Monday, December 22, 2008

You're a Mean One, Mr Grinch

I have lost my fa-la la-la-la.

In the past 10 days I have:

  • Yelled at someone to get off my lawn (ok, it was really my 6 foot tall fence that some teenage girl was using for a balance beam, in the dark no less, but I still felt like a mean old lady when I told her she needed to go climb someone else's fence)
  • Told someone I couldn't be linked with them on Facebook because that's where I talk to my real friends and that I didn't want to have to censor myself (insert foot in mouth, it was a legitimate reason - I work with her)
  • Had an actual meltdown and cried on my way to dinner with friends becuase I just Did Not Want To Go
  • Was told I have no sense of humor (actually, wait -- I said that and the person I was talking to just agreed with me)

I have all my Christmas cards done. All the presents are wrapped and almost all delivered. I'm not traveling anywhere and only have to drive 45 minutes to celebrate Christmas with my parents (on Sunday, no less). There should be no holiday stress left but instead it just seems to be getting worse. I think I'm going completely off the rails.

What is it about the holidays that turn normally rational people into total nut jobs?

Thursday, December 11, 2008

Someone Saved My Life Tonight

As is my normal condition lately, I have too much to do. It's making me grouchy. I have a to-do list at work that still has things on it from February 2007. I have a year's subscription to a genealogy site that is going to expire soon, and I only found one afternoon to investigate it. It said I was the 20th great-granddaughter of Geoffrey Chaucer. Hmmm. No time to contemplate that at all. I have tons of "projects" at work and home that a month full of Sundays could never see completed. I guess that's why it's been so hard to get excited about the holidays this year. I've got enough to balance normally without adding a bunch of parties and shopping and cooking.

I spent Thanksgiving weekend doing a variety of projects. I moved my office at work and had a bunch of work done on my car. I spent a day shopping with my mom and saw 4 movies. I cleaned my house and dragged in the Christmas decorations from the shed in the backyard, intending to spend a lazy morning decorating the next day. Instead I stayed up until 1 a.m. finishing everything -- the front yard, the back yard, the opening between the living room and kitchen (I always hang lights there), the mantle and of course, the tree. I thought that getting that done so early put me ahead of the game. I bought holiday cards (which still sit on my desk) and even made a list of people to send them to.

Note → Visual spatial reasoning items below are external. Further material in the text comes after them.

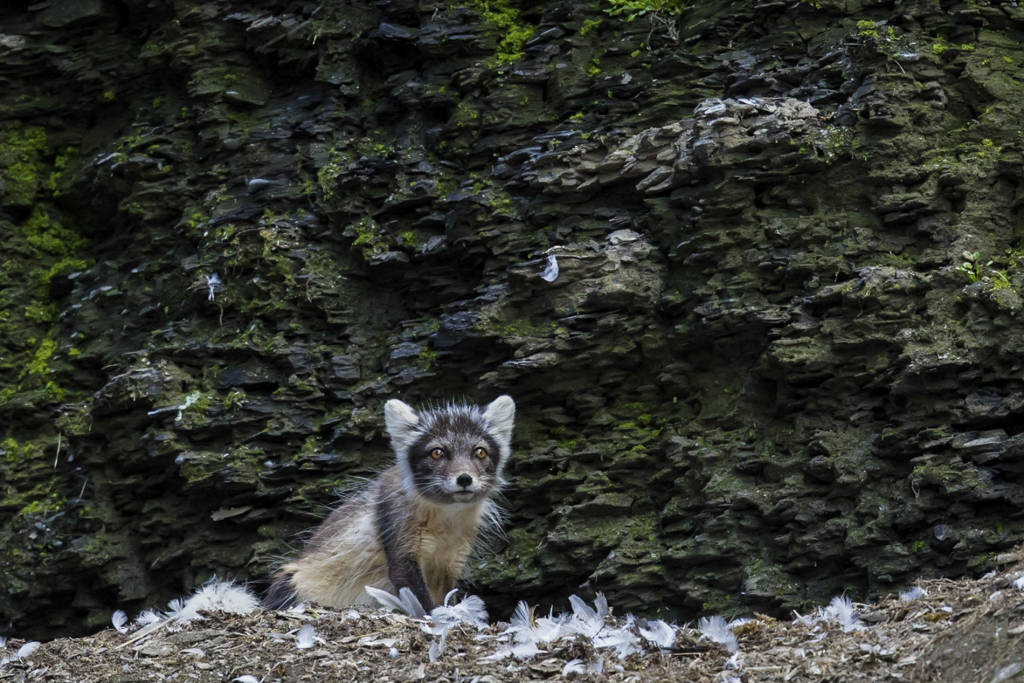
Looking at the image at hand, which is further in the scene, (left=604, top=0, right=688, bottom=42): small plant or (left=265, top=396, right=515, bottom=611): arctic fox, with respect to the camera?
(left=604, top=0, right=688, bottom=42): small plant

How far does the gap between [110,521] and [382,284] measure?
14.1ft

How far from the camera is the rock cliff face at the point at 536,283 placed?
10586 millimetres

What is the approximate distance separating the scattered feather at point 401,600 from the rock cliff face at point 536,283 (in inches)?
111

Progress, right?

Then I got caught up in studying for my final exam and a lot of "extra" stuff going on at work and a couple of weeks slipped by. Last night my step-dad called to discuss a possible gift for my mother and I went online to investigate. Apparently there is only a WEEK to shop online to get things in time for Christmas (unless you want to pay a zillion dollars to expedite things -- by then you should just go to the mall). When the heck did that happen? We are within a week of being out of time and I completely Did Not Notice.

So this evening, on my way home from work, I was suddenly inspired. I ran to Target and did a mad-dash sweep of the store, looking for office-people presents and wrapping paper and of all things, socks, and stocking stuffers and at some point I realized you shouldn't try to do Christmas in a day. It's just no fun. I decided to go home an get organized (at least mentally) and leave the rest of the shopping for another day.

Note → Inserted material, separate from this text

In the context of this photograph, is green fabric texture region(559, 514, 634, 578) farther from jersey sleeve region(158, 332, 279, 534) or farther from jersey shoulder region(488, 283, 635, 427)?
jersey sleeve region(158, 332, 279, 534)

Walking towards the front of the store I passed a couple of candy aisles and saw something that just made me stop and take a deep breath. On one of the shelves I saw those books of Lifesavers -- you know the ones -- with the 10 rolls of Lifesavers in the cardboard boxes with the hinge. When I was a kid I always wanted one of those. I don't know why, I'm not particularly fond of Lifesavers and can't remember the last time I had one. For whatever reason I always wanted one and I never got one. I'm not sure how my life went from wanting something as simple as a box of candy or a new Barbie to needing a new car, trying to decide whether or not I should refinance my mortgage, and guessing which work things will get me in the least trouble if I don't do them.

I actually stood there for a minute and tried to decide whether or not I should buy one for myself now. Really, wouldn't it make everything better? I could right an imagined wrong from my childhood and move on. After all, I'm an adult and can buy myself as many Lifesavers as I may want or need. But still.....it's Christmas and a little piece of me thinks maybe, if I'm really good and get all my work done and stop complaining, that Santa might surprise me.